TypeError: Object of type Interval is not JSON serializable

這是我的代碼。

import pandas as pd
import numpy as np
import matplotlib.pyplot as plt
import math

from bokeh.io import output_file, show
from bokeh.plotting import figure
from bokeh.models import ColumnDataSource
from bokeh.models import NumeralTickFormatter


def construct_labels(start, end):
    labels = []
    for index, x in enumerate(start):
        y = end[index]
        labels.append('({}, {}]'.format(x, y))
    return labels


values = {'Length': np.random.uniform(0, 4, 10)}

df = pd.DataFrame(values, columns=['Length'])

bin_step_size = 0.5

# List of bin points.
p_bins = np.arange(0, (df['Length'].max() + bin_step_size), bin_step_size)

# Reduce the tail to create the left side bounds.
p_left_limits = p_bins[:-1].copy()

# Cut the head to create the right side bounds.
p_right_limits = np.delete(p_bins, 0)

# Create the bins.
p_range_bins = pd.IntervalIndex.from_arrays(p_left_limits, p_right_limits)

# Create labels.
p_range_labels = construct_labels(p_left_limits, p_right_limits)

p_ranges_binned = pd.cut(
    df['Length'],
    p_range_bins,
    labels=p_range_labels,
    precision=0,
    include_lowest=True)

out = p_ranges_binned
counts = out.value_counts(sort=False)

total_element_count = len(df.index)
foo = pd.DataFrame({'bins': counts.index, 'counts': counts})
foo.reset_index(drop=True, inplace=True)
foo['percent'] = foo['counts'].apply(lambda x: x / total_element_count)
foo['percent_full'] = foo['counts'].apply(lambda x: x / total_element_count * 100)

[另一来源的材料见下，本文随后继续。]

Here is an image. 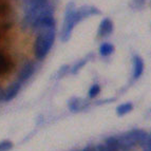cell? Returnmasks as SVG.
<instances>
[{
  "instance_id": "13",
  "label": "cell",
  "mask_w": 151,
  "mask_h": 151,
  "mask_svg": "<svg viewBox=\"0 0 151 151\" xmlns=\"http://www.w3.org/2000/svg\"><path fill=\"white\" fill-rule=\"evenodd\" d=\"M99 92H101V88H99V86H98V85H93V86L90 88V90H89V97L90 98L95 97Z\"/></svg>"
},
{
  "instance_id": "12",
  "label": "cell",
  "mask_w": 151,
  "mask_h": 151,
  "mask_svg": "<svg viewBox=\"0 0 151 151\" xmlns=\"http://www.w3.org/2000/svg\"><path fill=\"white\" fill-rule=\"evenodd\" d=\"M114 51V47L111 43H103L99 48V52H101V56H108L110 55Z\"/></svg>"
},
{
  "instance_id": "9",
  "label": "cell",
  "mask_w": 151,
  "mask_h": 151,
  "mask_svg": "<svg viewBox=\"0 0 151 151\" xmlns=\"http://www.w3.org/2000/svg\"><path fill=\"white\" fill-rule=\"evenodd\" d=\"M86 106H87V103L83 99H81V98H73L69 103V108L72 111H74V112L78 110H83Z\"/></svg>"
},
{
  "instance_id": "11",
  "label": "cell",
  "mask_w": 151,
  "mask_h": 151,
  "mask_svg": "<svg viewBox=\"0 0 151 151\" xmlns=\"http://www.w3.org/2000/svg\"><path fill=\"white\" fill-rule=\"evenodd\" d=\"M132 108H133V106H132V104L131 103H125V104H123V105H121V106L117 107V109H116V113H117L119 116L125 115L126 113L130 112V111L132 110Z\"/></svg>"
},
{
  "instance_id": "17",
  "label": "cell",
  "mask_w": 151,
  "mask_h": 151,
  "mask_svg": "<svg viewBox=\"0 0 151 151\" xmlns=\"http://www.w3.org/2000/svg\"><path fill=\"white\" fill-rule=\"evenodd\" d=\"M22 1H23V2H24V3H28L29 1H31V0H22Z\"/></svg>"
},
{
  "instance_id": "1",
  "label": "cell",
  "mask_w": 151,
  "mask_h": 151,
  "mask_svg": "<svg viewBox=\"0 0 151 151\" xmlns=\"http://www.w3.org/2000/svg\"><path fill=\"white\" fill-rule=\"evenodd\" d=\"M55 41V28L42 29L38 31L35 41V56L38 60L47 57Z\"/></svg>"
},
{
  "instance_id": "8",
  "label": "cell",
  "mask_w": 151,
  "mask_h": 151,
  "mask_svg": "<svg viewBox=\"0 0 151 151\" xmlns=\"http://www.w3.org/2000/svg\"><path fill=\"white\" fill-rule=\"evenodd\" d=\"M133 63H134V67H133V77L134 78H139V76L142 75L144 71V61L139 56H134V59H133Z\"/></svg>"
},
{
  "instance_id": "16",
  "label": "cell",
  "mask_w": 151,
  "mask_h": 151,
  "mask_svg": "<svg viewBox=\"0 0 151 151\" xmlns=\"http://www.w3.org/2000/svg\"><path fill=\"white\" fill-rule=\"evenodd\" d=\"M144 1H145V0H134V3H135L136 6L139 8V6H141V5H143Z\"/></svg>"
},
{
  "instance_id": "3",
  "label": "cell",
  "mask_w": 151,
  "mask_h": 151,
  "mask_svg": "<svg viewBox=\"0 0 151 151\" xmlns=\"http://www.w3.org/2000/svg\"><path fill=\"white\" fill-rule=\"evenodd\" d=\"M78 22H79V21H78L77 15H76L75 5H74L73 2L68 3L67 9H65V20H63V29H61V33H60L61 41L67 42V41L70 39L72 31H73L74 27H75Z\"/></svg>"
},
{
  "instance_id": "7",
  "label": "cell",
  "mask_w": 151,
  "mask_h": 151,
  "mask_svg": "<svg viewBox=\"0 0 151 151\" xmlns=\"http://www.w3.org/2000/svg\"><path fill=\"white\" fill-rule=\"evenodd\" d=\"M21 85H22V83H21L20 81H17V83H15L14 85H12V86L9 88V90L5 92L4 97H3V101H12V99H14V98L17 96L18 92L20 91Z\"/></svg>"
},
{
  "instance_id": "4",
  "label": "cell",
  "mask_w": 151,
  "mask_h": 151,
  "mask_svg": "<svg viewBox=\"0 0 151 151\" xmlns=\"http://www.w3.org/2000/svg\"><path fill=\"white\" fill-rule=\"evenodd\" d=\"M98 14H101V12L96 8L90 6V5H83V6H81L79 9H76V15H77L79 22L81 20H83L85 18H88L93 15H98Z\"/></svg>"
},
{
  "instance_id": "10",
  "label": "cell",
  "mask_w": 151,
  "mask_h": 151,
  "mask_svg": "<svg viewBox=\"0 0 151 151\" xmlns=\"http://www.w3.org/2000/svg\"><path fill=\"white\" fill-rule=\"evenodd\" d=\"M10 67V60L4 54L0 53V75L5 73Z\"/></svg>"
},
{
  "instance_id": "6",
  "label": "cell",
  "mask_w": 151,
  "mask_h": 151,
  "mask_svg": "<svg viewBox=\"0 0 151 151\" xmlns=\"http://www.w3.org/2000/svg\"><path fill=\"white\" fill-rule=\"evenodd\" d=\"M113 31V23L110 19L105 18L99 24V29H98V36H108L110 35Z\"/></svg>"
},
{
  "instance_id": "2",
  "label": "cell",
  "mask_w": 151,
  "mask_h": 151,
  "mask_svg": "<svg viewBox=\"0 0 151 151\" xmlns=\"http://www.w3.org/2000/svg\"><path fill=\"white\" fill-rule=\"evenodd\" d=\"M147 133L139 129H134L116 137L119 149L121 151H130L137 145H144L147 139Z\"/></svg>"
},
{
  "instance_id": "14",
  "label": "cell",
  "mask_w": 151,
  "mask_h": 151,
  "mask_svg": "<svg viewBox=\"0 0 151 151\" xmlns=\"http://www.w3.org/2000/svg\"><path fill=\"white\" fill-rule=\"evenodd\" d=\"M13 147V144L11 142H2V143H0V151H9L11 148Z\"/></svg>"
},
{
  "instance_id": "5",
  "label": "cell",
  "mask_w": 151,
  "mask_h": 151,
  "mask_svg": "<svg viewBox=\"0 0 151 151\" xmlns=\"http://www.w3.org/2000/svg\"><path fill=\"white\" fill-rule=\"evenodd\" d=\"M36 70V67L34 63H25L24 67L21 69L20 73H19V78H18V81H20L21 83H24L25 81H28L29 78L34 74Z\"/></svg>"
},
{
  "instance_id": "15",
  "label": "cell",
  "mask_w": 151,
  "mask_h": 151,
  "mask_svg": "<svg viewBox=\"0 0 151 151\" xmlns=\"http://www.w3.org/2000/svg\"><path fill=\"white\" fill-rule=\"evenodd\" d=\"M87 61H88V59H87V60H86V59H83V60H81V61H79L78 63H76V65L73 68V70H72V73H76L78 70H81V68L83 67V65H85V63H86Z\"/></svg>"
}]
</instances>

bin_labels = p_range_labels

# Data Container
source = ColumnDataSource(dict(
    bins=foo['bins'],
    percent=foo['percent'],
    count=foo['counts'],
    labels=pd.DataFrame({'labels': bin_labels})
))

p = figure(x_range=bin_labels, plot_height=600, plot_width=1200, title="Range Counts",
           toolbar_location=None, tools="")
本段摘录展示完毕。